This Asia-Pacific Cyber Espionage Campaign Went Undetected for 5 Years

Asia-Pacific Cyber Espionage CampaignAsia-Pacific Cyber Espionage Campaign

An advanced group of Chinese hackers has recently been spotted
to be behind a sustained cyber espionage campaign targeting
government entities in Australia, Indonesia, Philippines, Vietnam,
Thailand, Myanmar, and Brunei—which went undetected for at least
five years and is still an ongoing threat.

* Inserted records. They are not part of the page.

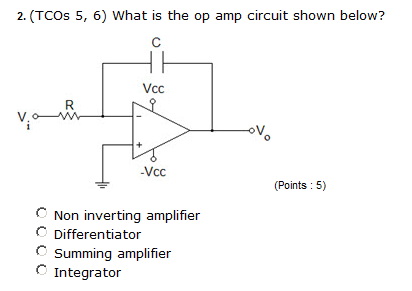 What is the op amp circuit shown below? Non inver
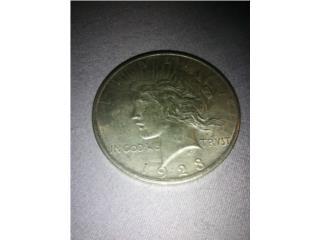 Peace dollar plata 1923, Puerto Rico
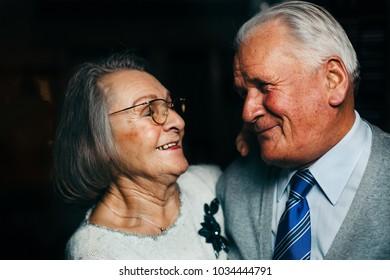 Happily married elderly couple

The group, named ‘Naikon APT,’ once known as one of the most
active APTs in Asia until 2015, carried out a string of
cyberattacks in the Asia-Pacific (APAC) region in search of
geopolitical intelligence.

According to the latest investigation report Check Point
researchers shared with The Hacker News, the Naikon APT group had
not gone silent for the last 5 years, as initially suspected;
instead, it was using a new backdoor, called “Aria-body,” to
operate stealthily.

“Given the characteristics of the victims and capabilities
presented by the group, it is evident that the group’s purpose is
to gather intelligence and spy on the countries whose governments
it has targeted,” the researchers said.

In brief, the Aria-body backdoor is being used to take control of
the internal networks of a targeted organization, in addition to
mounting attacks from an already breached company to infect
another.

“This includes not only locating and collecting specific
documents from infected computers and networks within government
departments, but also extracting removable data drives, taking
screenshots and keylogging, and of course, harvesting the stolen
data for espionage.”

A Geo-Political Intelligence Campaign

First documented[1] in 2015, the Naikon APT
group uses crafted email lures as an initial attack vector against
top-level government agencies and civil and military organizations,
which, when opened, installed spyware that exfiltrated sensitive
documents to remote command-and-control (C2) servers.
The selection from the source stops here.